— begin PROVIDED ENTRIES —

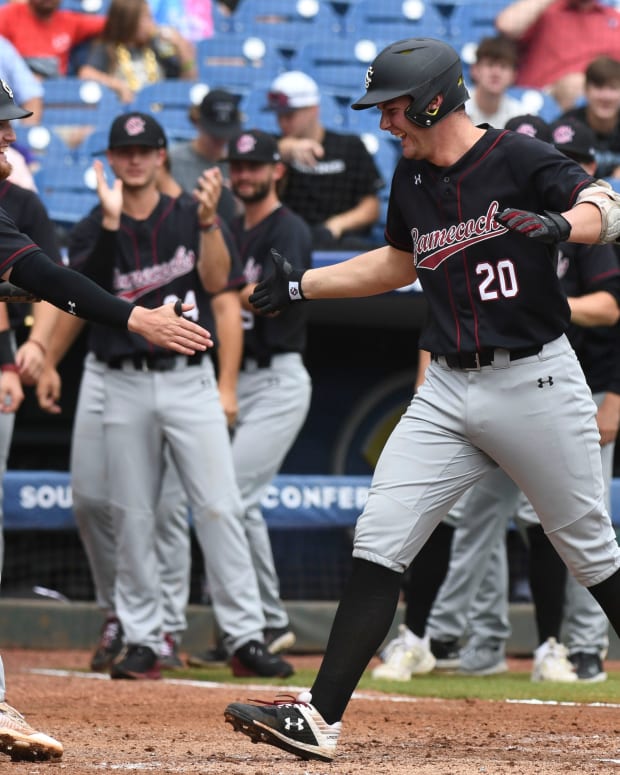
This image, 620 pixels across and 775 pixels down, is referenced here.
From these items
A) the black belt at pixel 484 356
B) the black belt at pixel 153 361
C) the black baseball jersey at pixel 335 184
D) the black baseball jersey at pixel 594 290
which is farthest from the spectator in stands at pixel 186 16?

— end PROVIDED ENTRIES —

Reproduce the text of the records above word for word, leaving out the pictures.

This image, 620 pixels across and 775 pixels down, is referenced here.
From these items
A) the black belt at pixel 484 356
B) the black belt at pixel 153 361
C) the black baseball jersey at pixel 335 184
D) the black baseball jersey at pixel 594 290
which is farthest from the spectator in stands at pixel 186 16?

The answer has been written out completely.